Effect of DUXAP10 on CRC cell proliferation and apoptosis confirmed by Edu analysis and TUNEL assay. (A) Proliferating HCT116 and SW480 cells were labeled with Edu. The Click-it reaction revealed Edu staining (red). Cell nuclei were stained with DAPI (blue). (B) TUNEL staining assays were performed to analyze cell apoptosis after DUXAP10 knockdown. The images of TUNEL positive cells were captured by a fluorescence microscope (200×). Quantitative result of TUNEL assay was analyzed. Representative images and data based on three independent experiments.

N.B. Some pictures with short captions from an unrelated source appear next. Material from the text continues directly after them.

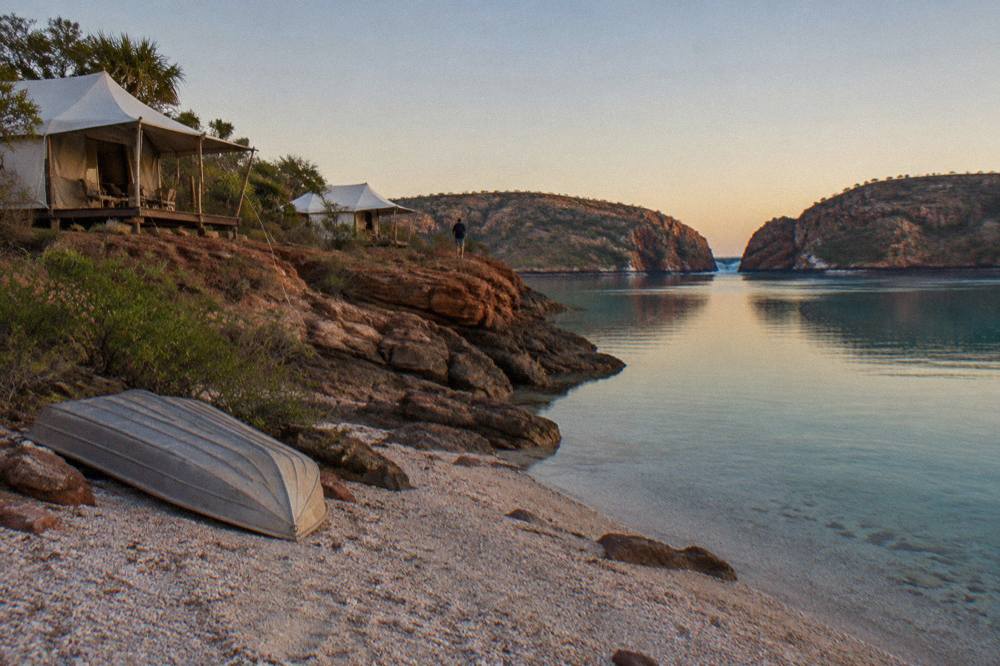 White safari tents on a red dirt coastline above calm turquoise water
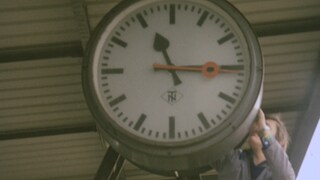 Eine große Uhr wird von einem Mann umgestellt. Er muss dafür auf eine Leiter steigen. 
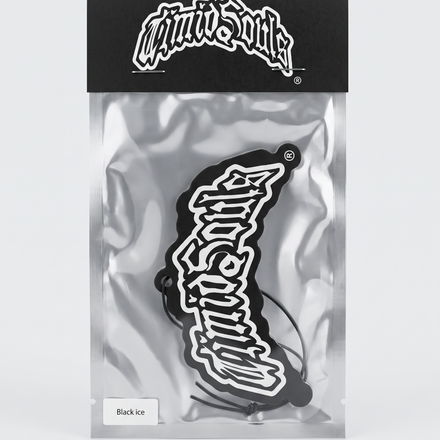 A black and white 'Mini Suite' sticker in its original packaging, featuring a black header card with the white logo and a silver foil bag containing the sticker.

Bars: s.d, *P < 0.05, **P < 0.01.

Figure 5

DUXAP10 epigenetically silences p21 and PTEN transcription by binding with LSD1. (A) RIP assays were performed in HCT116 cells and the coprecipitated RNA was subjected to qPCR for DUXAP10. (B) Heat maps of altered genes in DUXAP10 or LSD1 knockdown HCT116 cells compared with control cells. (C) The levels of p21 and PTEN mRNA were detected by qPCR when knockdown of DUXAP10 in HCT116 cells. (D) The p21 and PTEN protein levels were determined by western blot in DUXAP10 knockdown HCT116 cells. (E,F) The expression of p21 and PTEN in HCT116 cells, after knockdown of LSD1. (G–J) ChIP-qPCR of H3K4me2 and LSD1 of the promoter region of the p21 and PTEN locus after siRNA treatment targeting si-NC or si-DUXAP10 in HCT116 cells. Representative images and data based on three independent experiments. Bars: s.d, *P < 0.05, **P < 0.01.

Figure 6

The silencing of DUXAP10 inhibited CRC growth in vivo. (A) The stable DUXAP10 knockdown HCT116 cells were used for the in vivo study. The nude mice carrying tumors from respective groups were shown. (B) Tumor volumes were calculated after injection every 3 days. (C) Tumor weights from two groups are represented. (D) qPCR was performed to detect the average expression of DUXAP10 in xenograft tumors (n = 6). (E) Images of HE staining and immunohistochemistry of the xenograft tumors. Representative Ki-67 protein levels in xenograft tumors as evaluated by IHC. (F) Summary diagram describes that DUXAP10 regulates CRC cell proliferation. Representative images and data based on three independent experiments. Bars: s.d, *P < 0.05, **P < 0.01.